◆ Given data ◆
━━━━━━━━━━━━━━━━━━━━━━━━━━━━━━

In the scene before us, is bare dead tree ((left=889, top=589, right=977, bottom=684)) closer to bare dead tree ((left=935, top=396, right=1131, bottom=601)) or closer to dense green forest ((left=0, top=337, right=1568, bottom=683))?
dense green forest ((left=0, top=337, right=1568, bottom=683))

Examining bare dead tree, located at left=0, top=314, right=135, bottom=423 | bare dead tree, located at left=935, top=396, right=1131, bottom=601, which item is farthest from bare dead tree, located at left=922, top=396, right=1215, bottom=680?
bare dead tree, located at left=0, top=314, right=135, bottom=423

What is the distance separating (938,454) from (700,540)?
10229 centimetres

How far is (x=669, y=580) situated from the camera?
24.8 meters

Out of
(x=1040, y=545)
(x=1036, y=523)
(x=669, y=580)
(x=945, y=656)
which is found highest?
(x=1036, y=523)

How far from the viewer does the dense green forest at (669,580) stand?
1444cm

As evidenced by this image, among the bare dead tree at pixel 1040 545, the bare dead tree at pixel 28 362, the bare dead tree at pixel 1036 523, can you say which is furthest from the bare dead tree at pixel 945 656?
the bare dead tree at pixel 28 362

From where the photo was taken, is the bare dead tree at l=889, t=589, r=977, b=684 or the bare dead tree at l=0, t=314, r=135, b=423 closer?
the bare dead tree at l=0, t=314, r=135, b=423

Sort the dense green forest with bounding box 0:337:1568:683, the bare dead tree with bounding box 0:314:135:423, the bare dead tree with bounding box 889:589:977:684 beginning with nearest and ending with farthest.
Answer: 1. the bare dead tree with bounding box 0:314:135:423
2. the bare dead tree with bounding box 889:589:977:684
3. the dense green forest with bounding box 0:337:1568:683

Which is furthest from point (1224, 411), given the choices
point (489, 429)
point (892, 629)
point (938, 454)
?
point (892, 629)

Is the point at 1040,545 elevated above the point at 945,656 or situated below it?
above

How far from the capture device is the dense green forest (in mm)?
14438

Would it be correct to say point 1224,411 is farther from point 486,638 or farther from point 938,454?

━━━━━━━━━━━━━━━━━━━━━━━━━━━━━━

◆ Exercise task ◆
Set out everything from the line containing "How far from the capture" down to the end of the rows as a Markdown table with columns No and Text, one line per table row and numbered from 1. Leave out blank lines.

◆ Solution to this problem ◆
| No | Text |
|---|---|
| 1 | How far from the capture device is the dense green forest (in mm)? |
| 2 | 14438 |
| 3 | Would it be correct to say point 1224,411 is farther from point 486,638 or farther from point 938,454? |